Will was thin enough in his life, but a set of dead bones was another matter when folded over your back. And he was beginning to put out a smell. Arly didn’t know what he would do about a burial. He had no spade, he was tired and hungrier than he could remember, and he shouldn’t let the army get too far ahead of him. But if he didn’t bury Will, who would? r />
Arly’s mind was secured with a feeling of sorrowful righteousness. I won’t deny I took you outen that hospital right there in Savannah where a doctor might have kept you from bleeding to death, he said to the dead boy slung over his shoulder. But how likely was it we wouldn’t shortly be back in two cells awaiting only for the coffins to arrive before they shot us for spies or some other damn thing?
A house gutted but for the sagging porch attracted his eye for the divan out in the front yard. Arly kicked open the wrought-iron gate, stumbled forward, and dropped the body on the divan. He propped it into a sitting position and sat down beside it, taking some moments to recover his breath. He found the stub of a cigar in his breast pocket and put a match to it.
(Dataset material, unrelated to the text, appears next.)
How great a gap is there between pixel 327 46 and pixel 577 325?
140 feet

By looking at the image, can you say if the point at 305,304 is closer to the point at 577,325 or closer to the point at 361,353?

I made a calculated wartime decision, Will, he said. But who can know for sure that God wasn’t behind it? We are his instruments, alive or dead, and I expect your risen spirit is listening to me now up by his side there and knows better than I what will be.
As if in answer, the body toppled sideways against Arly and the head settled in his neck. Sighing, Arly put his arm around it. And the two of them sat that way in the quiet of the burned air under the blackened trees, neither the dead man nor the living inclined to move. Arly didn’t doze, exactly, but his eyes did glaze over, and the cigar dropped out of his fingers onto the grass. It was in this somnambulist state that he observed a wagon drawn by one mule pull up and a man in a brown coat and derby, and a nigger to help him, establish themselves right there outside the gate in the business of photography. Out from their wagon they pulled a big wooden tripod and set that up. Then they dragged a camera box out and affixed that to the tripod. And then, while the man in the derby busied himself picking out a lens and screwing it onto the front of the box and aiming the camera and looking at the sky and aiming the camera again and looking at the sky again, the nigger was running back and forth to the wagon and bringing out boxes with stacks of metal plates. Oh yes, they were getting ready to make a photograph, they were. Arly had come awake, but he didn’t move or open his eyes wider than he needed to see what was going on. The wagon had a black tent mounted on the bed and steps leading up the back, and the sideboard had printed on it Josiah Culp, U.S. Photographer. In smaller letters it said Carte de Visites. Stereographs.